## EXERCISE PROMPT
Tally the lines in the items below that contain the string "cycling". Reply with that number alone.

## DATA FOR THIS EXERCISE
------------------------------------------------
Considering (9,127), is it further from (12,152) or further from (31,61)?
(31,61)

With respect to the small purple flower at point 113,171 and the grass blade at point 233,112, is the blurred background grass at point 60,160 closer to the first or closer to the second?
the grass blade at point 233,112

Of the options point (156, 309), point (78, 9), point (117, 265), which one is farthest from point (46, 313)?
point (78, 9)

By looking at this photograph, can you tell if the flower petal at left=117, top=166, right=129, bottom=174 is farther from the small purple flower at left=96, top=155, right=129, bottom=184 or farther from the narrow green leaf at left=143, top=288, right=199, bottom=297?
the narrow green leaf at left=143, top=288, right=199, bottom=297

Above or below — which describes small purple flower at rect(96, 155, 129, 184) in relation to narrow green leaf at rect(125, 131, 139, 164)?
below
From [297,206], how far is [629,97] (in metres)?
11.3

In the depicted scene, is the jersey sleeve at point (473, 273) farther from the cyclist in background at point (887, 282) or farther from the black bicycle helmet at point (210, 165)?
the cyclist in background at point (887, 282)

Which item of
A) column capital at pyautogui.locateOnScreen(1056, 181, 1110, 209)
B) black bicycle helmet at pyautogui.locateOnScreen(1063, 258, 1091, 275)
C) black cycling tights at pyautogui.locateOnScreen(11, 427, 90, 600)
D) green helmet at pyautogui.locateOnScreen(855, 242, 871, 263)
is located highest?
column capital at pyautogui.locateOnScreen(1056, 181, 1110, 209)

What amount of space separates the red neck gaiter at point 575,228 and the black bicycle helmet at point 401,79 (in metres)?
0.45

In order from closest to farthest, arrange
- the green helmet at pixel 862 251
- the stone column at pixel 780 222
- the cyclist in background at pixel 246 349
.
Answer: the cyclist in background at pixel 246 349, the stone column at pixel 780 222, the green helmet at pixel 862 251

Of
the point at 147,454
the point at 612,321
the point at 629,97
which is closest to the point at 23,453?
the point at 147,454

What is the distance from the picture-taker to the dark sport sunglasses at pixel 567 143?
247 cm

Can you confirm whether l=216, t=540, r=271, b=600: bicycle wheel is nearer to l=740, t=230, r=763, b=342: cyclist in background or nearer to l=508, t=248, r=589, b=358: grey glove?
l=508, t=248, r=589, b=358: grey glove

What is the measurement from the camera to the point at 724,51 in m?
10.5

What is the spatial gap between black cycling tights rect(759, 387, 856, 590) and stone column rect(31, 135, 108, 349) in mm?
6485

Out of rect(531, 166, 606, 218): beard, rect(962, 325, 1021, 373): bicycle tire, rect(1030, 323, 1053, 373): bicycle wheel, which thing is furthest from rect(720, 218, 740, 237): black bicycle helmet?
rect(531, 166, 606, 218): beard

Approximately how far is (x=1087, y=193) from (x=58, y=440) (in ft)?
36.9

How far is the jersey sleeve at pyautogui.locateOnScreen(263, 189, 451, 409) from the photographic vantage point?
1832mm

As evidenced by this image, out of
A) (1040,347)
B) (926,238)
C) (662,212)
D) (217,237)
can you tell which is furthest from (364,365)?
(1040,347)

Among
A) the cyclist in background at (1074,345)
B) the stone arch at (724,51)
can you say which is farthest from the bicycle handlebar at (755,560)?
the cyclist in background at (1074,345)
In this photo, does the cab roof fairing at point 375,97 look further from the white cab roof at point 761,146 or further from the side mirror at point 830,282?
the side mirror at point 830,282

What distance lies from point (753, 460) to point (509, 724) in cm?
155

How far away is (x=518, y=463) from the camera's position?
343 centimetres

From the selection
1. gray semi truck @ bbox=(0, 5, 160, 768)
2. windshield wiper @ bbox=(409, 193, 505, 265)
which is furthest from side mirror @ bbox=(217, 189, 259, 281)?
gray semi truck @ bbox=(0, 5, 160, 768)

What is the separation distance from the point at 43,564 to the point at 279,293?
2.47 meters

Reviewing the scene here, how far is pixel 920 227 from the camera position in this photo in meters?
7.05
------------------------------------------------
## EXPECTED ANSWER
2